◆ Supplied information
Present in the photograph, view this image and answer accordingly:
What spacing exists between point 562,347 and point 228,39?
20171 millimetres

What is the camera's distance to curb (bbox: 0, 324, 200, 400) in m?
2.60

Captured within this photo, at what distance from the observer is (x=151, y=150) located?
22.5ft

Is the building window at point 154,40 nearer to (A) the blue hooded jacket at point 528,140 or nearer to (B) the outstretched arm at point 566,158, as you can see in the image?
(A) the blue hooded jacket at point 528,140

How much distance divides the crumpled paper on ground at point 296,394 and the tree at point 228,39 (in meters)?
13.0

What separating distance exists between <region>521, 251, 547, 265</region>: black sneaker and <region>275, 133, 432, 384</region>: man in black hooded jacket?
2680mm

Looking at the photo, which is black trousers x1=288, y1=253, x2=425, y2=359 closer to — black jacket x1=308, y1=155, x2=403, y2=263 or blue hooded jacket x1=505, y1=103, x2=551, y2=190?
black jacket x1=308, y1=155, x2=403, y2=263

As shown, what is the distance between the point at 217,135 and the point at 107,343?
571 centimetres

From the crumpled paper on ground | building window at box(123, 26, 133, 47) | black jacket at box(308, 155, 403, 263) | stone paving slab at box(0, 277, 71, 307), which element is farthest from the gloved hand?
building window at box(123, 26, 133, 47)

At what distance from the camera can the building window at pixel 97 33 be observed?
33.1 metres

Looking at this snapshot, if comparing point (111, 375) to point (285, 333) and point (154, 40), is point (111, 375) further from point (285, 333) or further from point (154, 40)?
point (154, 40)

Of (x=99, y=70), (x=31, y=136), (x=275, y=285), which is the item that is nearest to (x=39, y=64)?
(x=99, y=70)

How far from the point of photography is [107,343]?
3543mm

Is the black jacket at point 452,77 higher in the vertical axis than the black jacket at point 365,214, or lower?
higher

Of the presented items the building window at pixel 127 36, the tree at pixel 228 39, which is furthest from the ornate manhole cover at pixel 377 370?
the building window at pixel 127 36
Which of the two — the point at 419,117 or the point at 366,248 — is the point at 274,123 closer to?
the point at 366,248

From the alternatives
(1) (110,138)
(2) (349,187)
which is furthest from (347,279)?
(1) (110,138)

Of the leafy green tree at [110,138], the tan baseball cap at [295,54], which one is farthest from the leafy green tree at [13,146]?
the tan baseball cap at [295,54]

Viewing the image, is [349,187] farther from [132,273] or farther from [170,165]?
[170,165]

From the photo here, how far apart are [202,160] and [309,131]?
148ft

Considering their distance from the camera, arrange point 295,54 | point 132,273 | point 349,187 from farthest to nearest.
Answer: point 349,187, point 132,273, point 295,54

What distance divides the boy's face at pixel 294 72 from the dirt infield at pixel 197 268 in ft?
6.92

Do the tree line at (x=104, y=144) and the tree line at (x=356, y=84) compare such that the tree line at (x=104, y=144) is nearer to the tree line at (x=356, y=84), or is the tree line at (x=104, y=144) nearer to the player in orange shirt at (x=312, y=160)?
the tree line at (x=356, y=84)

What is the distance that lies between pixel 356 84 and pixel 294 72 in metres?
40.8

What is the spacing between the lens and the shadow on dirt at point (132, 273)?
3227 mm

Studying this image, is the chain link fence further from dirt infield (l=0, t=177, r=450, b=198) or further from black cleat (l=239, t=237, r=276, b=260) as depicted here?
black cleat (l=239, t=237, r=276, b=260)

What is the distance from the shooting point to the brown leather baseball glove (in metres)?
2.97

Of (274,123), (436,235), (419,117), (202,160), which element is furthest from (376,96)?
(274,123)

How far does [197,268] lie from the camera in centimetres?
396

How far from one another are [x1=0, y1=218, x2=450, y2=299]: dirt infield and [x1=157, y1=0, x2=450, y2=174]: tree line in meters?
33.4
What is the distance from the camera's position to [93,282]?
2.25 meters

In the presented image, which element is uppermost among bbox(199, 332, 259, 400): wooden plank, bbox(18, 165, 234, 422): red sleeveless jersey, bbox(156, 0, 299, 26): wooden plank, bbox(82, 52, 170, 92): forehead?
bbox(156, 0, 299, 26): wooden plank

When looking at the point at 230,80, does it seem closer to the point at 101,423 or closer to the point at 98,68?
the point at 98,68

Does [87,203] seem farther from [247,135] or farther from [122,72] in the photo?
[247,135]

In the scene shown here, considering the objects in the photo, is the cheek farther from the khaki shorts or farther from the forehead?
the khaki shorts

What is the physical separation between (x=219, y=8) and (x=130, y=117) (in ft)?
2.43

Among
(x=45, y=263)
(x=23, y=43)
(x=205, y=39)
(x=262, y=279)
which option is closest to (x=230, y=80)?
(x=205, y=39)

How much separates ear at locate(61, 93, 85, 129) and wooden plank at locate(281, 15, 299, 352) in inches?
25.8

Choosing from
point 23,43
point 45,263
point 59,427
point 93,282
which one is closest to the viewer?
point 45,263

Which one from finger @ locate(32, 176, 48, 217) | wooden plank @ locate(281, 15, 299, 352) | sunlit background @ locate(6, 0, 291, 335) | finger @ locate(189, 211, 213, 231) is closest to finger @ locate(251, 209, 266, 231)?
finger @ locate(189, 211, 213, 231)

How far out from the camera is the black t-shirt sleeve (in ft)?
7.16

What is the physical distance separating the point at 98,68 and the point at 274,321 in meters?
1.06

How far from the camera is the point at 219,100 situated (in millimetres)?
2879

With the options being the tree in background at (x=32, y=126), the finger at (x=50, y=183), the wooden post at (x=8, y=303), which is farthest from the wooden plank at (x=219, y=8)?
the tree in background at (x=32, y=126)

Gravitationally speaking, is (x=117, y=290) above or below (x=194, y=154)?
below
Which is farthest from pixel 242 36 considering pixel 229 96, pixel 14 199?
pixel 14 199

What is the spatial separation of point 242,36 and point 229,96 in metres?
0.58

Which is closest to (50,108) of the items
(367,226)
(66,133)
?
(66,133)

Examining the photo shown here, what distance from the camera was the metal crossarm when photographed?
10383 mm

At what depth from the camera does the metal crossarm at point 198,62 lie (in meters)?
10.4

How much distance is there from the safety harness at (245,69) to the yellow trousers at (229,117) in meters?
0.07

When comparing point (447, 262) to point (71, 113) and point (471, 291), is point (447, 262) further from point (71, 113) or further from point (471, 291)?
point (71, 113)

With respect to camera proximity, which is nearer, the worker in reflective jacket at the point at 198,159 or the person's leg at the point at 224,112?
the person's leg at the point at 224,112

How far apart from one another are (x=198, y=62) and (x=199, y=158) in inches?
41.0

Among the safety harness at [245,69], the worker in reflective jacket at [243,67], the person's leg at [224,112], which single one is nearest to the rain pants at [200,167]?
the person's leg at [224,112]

◆ Requirements
Copy every row above word for word, without changing anything.

◆ Output of the exercise
Present in the photograph, view this image and answer accordingly:
What spacing exists between point 562,347 and point 228,39?
20171 millimetres

What is the camera's distance to curb (bbox: 0, 324, 200, 400) in m?
2.60

Captured within this photo, at what distance from the observer is (x=151, y=150) located?
22.5ft

Is the building window at point 154,40 nearer to (A) the blue hooded jacket at point 528,140 or nearer to (B) the outstretched arm at point 566,158, as you can see in the image?
(A) the blue hooded jacket at point 528,140

How much distance divides the crumpled paper on ground at point 296,394 and the tree at point 228,39 (in meters)?
13.0

What separating distance exists between <region>521, 251, 547, 265</region>: black sneaker and <region>275, 133, 432, 384</region>: man in black hooded jacket?
2680mm

Looking at the photo, which is black trousers x1=288, y1=253, x2=425, y2=359 closer to — black jacket x1=308, y1=155, x2=403, y2=263 or blue hooded jacket x1=505, y1=103, x2=551, y2=190?
black jacket x1=308, y1=155, x2=403, y2=263

As shown, what is the distance between the point at 217,135 and the point at 107,343?
571 centimetres

From the crumpled paper on ground | building window at box(123, 26, 133, 47) | black jacket at box(308, 155, 403, 263) | stone paving slab at box(0, 277, 71, 307), which element is farthest from the gloved hand?
building window at box(123, 26, 133, 47)

At what distance from the camera can the building window at pixel 97 33 be observed?
33.1 metres

Looking at this snapshot, if comparing point (111, 375) to point (285, 333) and point (154, 40), is point (111, 375) further from point (285, 333) or further from point (154, 40)?
point (154, 40)

Of (x=99, y=70), (x=31, y=136), (x=275, y=285), which is the item that is nearest to (x=39, y=64)?
(x=99, y=70)

How far from the point of photography is [107,343]?
3543mm

Is the black jacket at point 452,77 higher in the vertical axis than the black jacket at point 365,214, or lower?
higher

Of the presented items the building window at pixel 127 36, the tree at pixel 228 39, which is furthest from the ornate manhole cover at pixel 377 370?
the building window at pixel 127 36
Which of the two — the point at 419,117 or the point at 366,248 — is the point at 274,123 closer to?
the point at 366,248

From the alternatives
(1) (110,138)
(2) (349,187)
which is furthest from (347,279)?
(1) (110,138)

Of the leafy green tree at [110,138], the tan baseball cap at [295,54], which one is farthest from the leafy green tree at [13,146]?
the tan baseball cap at [295,54]

Viewing the image, is [349,187] farther from [132,273] or farther from [170,165]?
[170,165]

From the photo here, how far apart are [202,160] and [309,131]?
148ft

Considering their distance from the camera, arrange point 295,54 | point 132,273 | point 349,187 from farthest to nearest.
Answer: point 349,187, point 132,273, point 295,54

What distance divides the boy's face at pixel 294 72 from the dirt infield at pixel 197 268 in ft?
6.92

Do the tree line at (x=104, y=144) and the tree line at (x=356, y=84) compare such that the tree line at (x=104, y=144) is nearer to the tree line at (x=356, y=84), or is the tree line at (x=104, y=144) nearer to the player in orange shirt at (x=312, y=160)?
the tree line at (x=356, y=84)

What is the distance that lies between pixel 356 84 and pixel 294 72 in metres?
40.8

What is the spacing between the lens and the shadow on dirt at point (132, 273)?
3227 mm

Studying this image, is the chain link fence further from dirt infield (l=0, t=177, r=450, b=198) or further from black cleat (l=239, t=237, r=276, b=260) as depicted here?
black cleat (l=239, t=237, r=276, b=260)

What is the distance from the shooting point to the brown leather baseball glove (in metres)?
2.97

Of (274,123), (436,235), (419,117), (202,160), which element is furthest from (376,96)?
(274,123)

How far does [197,268] lie from the camera in centimetres?
396

How far from one another are [x1=0, y1=218, x2=450, y2=299]: dirt infield and [x1=157, y1=0, x2=450, y2=174]: tree line in meters?
33.4
What is the distance from the camera's position to [93,282]?
2.25 meters

In the presented image, which element is uppermost among bbox(199, 332, 259, 400): wooden plank, bbox(18, 165, 234, 422): red sleeveless jersey, bbox(156, 0, 299, 26): wooden plank, bbox(82, 52, 170, 92): forehead?
bbox(156, 0, 299, 26): wooden plank

When looking at the point at 230,80, does it seem closer to the point at 101,423 or closer to the point at 98,68?
the point at 98,68

Does [87,203] seem farther from [247,135] or farther from [122,72] in the photo?
[247,135]

In the scene shown here, considering the objects in the photo, is the cheek farther from the khaki shorts or farther from the forehead?
the khaki shorts

What is the physical separation between (x=219, y=8) and (x=130, y=117) (in ft)?
2.43

Among
(x=45, y=263)
(x=23, y=43)
(x=205, y=39)
(x=262, y=279)
which option is closest to (x=230, y=80)?
(x=205, y=39)

How much separates ear at locate(61, 93, 85, 129) and wooden plank at locate(281, 15, 299, 352) in inches?
25.8

Choosing from
point 23,43
point 45,263
point 59,427
point 93,282
which one is closest to the viewer?
point 45,263

Which one from finger @ locate(32, 176, 48, 217) | wooden plank @ locate(281, 15, 299, 352) | sunlit background @ locate(6, 0, 291, 335) | finger @ locate(189, 211, 213, 231) is closest to finger @ locate(251, 209, 266, 231)?
finger @ locate(189, 211, 213, 231)

How far out from the camera is the black t-shirt sleeve (in ft)?
7.16

What is the physical distance separating the point at 98,68 and the point at 274,321 in meters?
1.06

How far from the camera is the point at 219,100 situated (in millimetres)?
2879

With the options being the tree in background at (x=32, y=126), the finger at (x=50, y=183), the wooden post at (x=8, y=303), which is farthest from the wooden plank at (x=219, y=8)?
the tree in background at (x=32, y=126)

Gravitationally speaking, is (x=117, y=290) above or below (x=194, y=154)?
below
Which is farthest from pixel 242 36 considering pixel 229 96, pixel 14 199?
pixel 14 199

What is the spatial separation of point 242,36 and point 229,96 in metres?
0.58

Which is closest to (50,108) of the items
(367,226)
(66,133)
?
(66,133)

Examining the photo shown here, what distance from the camera was the metal crossarm when photographed?
10383 mm

At what depth from the camera does the metal crossarm at point 198,62 lie (in meters)?
10.4

How much distance is there from the safety harness at (245,69) to the yellow trousers at (229,117) in meters?
0.07

When comparing point (447, 262) to point (71, 113) and point (471, 291), is point (447, 262) further from point (71, 113) or further from point (471, 291)?
point (71, 113)

With respect to camera proximity, which is nearer, the worker in reflective jacket at the point at 198,159 or the person's leg at the point at 224,112?
the person's leg at the point at 224,112

How far apart from one another are (x=198, y=62) and (x=199, y=158) in inches?
41.0

Among the safety harness at [245,69], the worker in reflective jacket at [243,67], the person's leg at [224,112], which single one is nearest to the rain pants at [200,167]?
the person's leg at [224,112]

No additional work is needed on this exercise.